Há quinze anos, numa estadia de estudos em Paris, ouvi de uma alemã, surpresa, com quem divida a morada, que eu era um 'brasileiro diferente'. Quis então entender a afirmativa, e ela foi ainda mais enigmática: disse que os brasileiros contrariavam Spinoza, mostrando, em seguida, uma passagem de uma obra dele que estava a ler, que diz: "A esperança é a alegria inconstante nascida da ideia de coisa futura ou passada de cujo desenlace duvidamos em certa medida. O medo é a tristeza inconstante nascida da ideia de coisa passada ou futura de cujo desenlace duvidamos em certa medida. Segue dessas definições que não há esperança sem medo e nem medo sem esperança. (…). Quem está suspenso na esperança – duvida do possível desenlace –, teme enquanto espera, quem está suspenso no medo – duvida do que possa acontecer –, espera enquanto teme." Bom, então o que ela queria dizer era que os brasileiros fazem da vida uma carnavalização permanente, "só alegria", "só emoção", e "nem um pingo de racionalidade". Disse-lhe que apanhava o mesmo pensamento de Spinoza lingando-lhe a uma formulação gramsciana que me é cara: pessimismo da razão, bondade da vontade. Os anos passaram, mas, de quando em quando, apanho-me pensando no episódio. Hoje foi desses dias, ao revirar antigas fotografias e ler as notícias da conjuntura brasileira. Ao que parece, os próximos tempos no país vão requerer, e muito, o exercício do pessimismo da razão e do otimismo da vontade. Quatro notas a respeito:
1) Quem imaginava que, com o "esgotamento" das manifestações de rua contra o Governo, este sairia das cordas do ringue, repense. A posição do Tribunal de Contas da União (TCU), passando por cima da sua própria jurisprudência, ao indicar a tendência de rejeição das contas governamentais aportará combustível novo ao debate sobre o impeachment.

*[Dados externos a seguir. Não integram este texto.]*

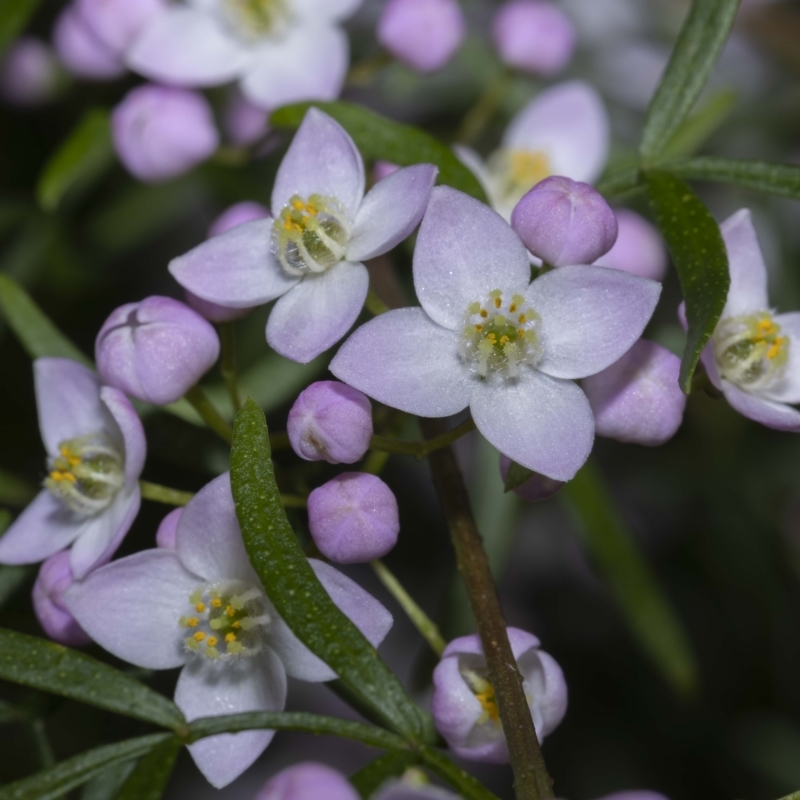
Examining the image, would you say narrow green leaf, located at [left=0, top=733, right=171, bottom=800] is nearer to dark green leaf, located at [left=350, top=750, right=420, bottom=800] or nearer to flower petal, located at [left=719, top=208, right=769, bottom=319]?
dark green leaf, located at [left=350, top=750, right=420, bottom=800]

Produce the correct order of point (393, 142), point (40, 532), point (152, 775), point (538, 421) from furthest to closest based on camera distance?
point (393, 142) → point (40, 532) → point (538, 421) → point (152, 775)

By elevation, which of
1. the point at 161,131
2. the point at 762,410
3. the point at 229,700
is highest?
the point at 762,410

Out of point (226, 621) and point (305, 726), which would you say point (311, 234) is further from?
point (305, 726)

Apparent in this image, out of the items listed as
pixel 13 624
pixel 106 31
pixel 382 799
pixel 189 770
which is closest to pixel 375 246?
pixel 382 799

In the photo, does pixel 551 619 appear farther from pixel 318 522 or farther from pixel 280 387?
pixel 318 522

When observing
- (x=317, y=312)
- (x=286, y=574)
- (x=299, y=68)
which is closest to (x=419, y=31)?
(x=299, y=68)

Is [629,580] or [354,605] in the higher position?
[354,605]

2) Logo após a posse da Presidente Dilma, diante das críticas da oposição, escrevi aqui e numa revista portuguesa que buscar-se-ia o impeachment. Na altura, recebi diversos e-mails dizendo que isso não ocorreria, que era uma perspectiva sem sustentação empírica. Não demorou muito para a movimentação nesse sentido começar a ocorrer. Pois bem, agora afirmo o seguinte: a hipótese de o ex-Presidente Lula ser colocado no centro das investigações da Operação Lava Jato subiu ao telhado, inclusive até mesmo com a possibilidade de decretação de prisão preventiva/temporária (e nisso não vai juízo de valor). A detenção do Diretor-Presidente da Odebrecht, maior empreiteira do país, é uma clara sinalização de que o juiz Sérgio Moro quer chegar ao ex-Presidente, tratando nos papeis apreendidos pala Polícia Federal como 'Brahma' - não sabemos se em referência a um dos deuses da trindade do hinduísmo (junto com Shiva e Vishnu) ou se em alusão à marca de cerveja. E um complicador para o ex-Presidente: ele não tem prerrogativa de foro, pois, no momento, não detém mandato eletivo.
3) A profundidade dos efeitos da crise e as consequência do ajuste fiscal ainda estão por vir. Pelos escaninhos do setor educacional, por exemplo, além dos cortes orçamentários já efetuados, atrasos nos pagamentos de bolsas de programas e da pós-graduação, não é mais novidade que se fale até mesmo em corte em um número delas (bolsas), assim como, entre os técnicos do Ministro Joaquim Levy, a ideia de cobrança de mensalidade nas universidades faz cintilar os olhos em forma de cifrões.
4) Crise política e econômica, avanço de uma agenda conservadora, crescimento da intolerância, manifestações de caráter fascista, etc. Chegamos a isso. Cabe tirar lições e atribuir responsabilidades - e, desse ponto de vista, o lulismo as tem. O modelo de pactuação que ele celebrou atingiu um ponto que levou a perspectiva de Esquerda a um beco sem saída. Para início de conversa, em nome da prática ou do praticismo, promoveu a liquidação do debate teórico, de modo que, quem aventasse discussão nesse sentido, logo era taxado pejorativamente como intelectualista, que fazia perder tempo com coisas que não eram práticas. Assim, promoveu-se a ignorância. O resultado está aí: ao mesmo tempo que o país adotou uma 'agenda de inclusão', por outro lado, promoveu-se a despolitização. E hoje muitos jovens têm como gurus Olavo de Carvalho, Reinaldo Azevedo, Rodrigo Constantino...
São tempos para exercitar o pessimismo da razão e a bondade da vontade.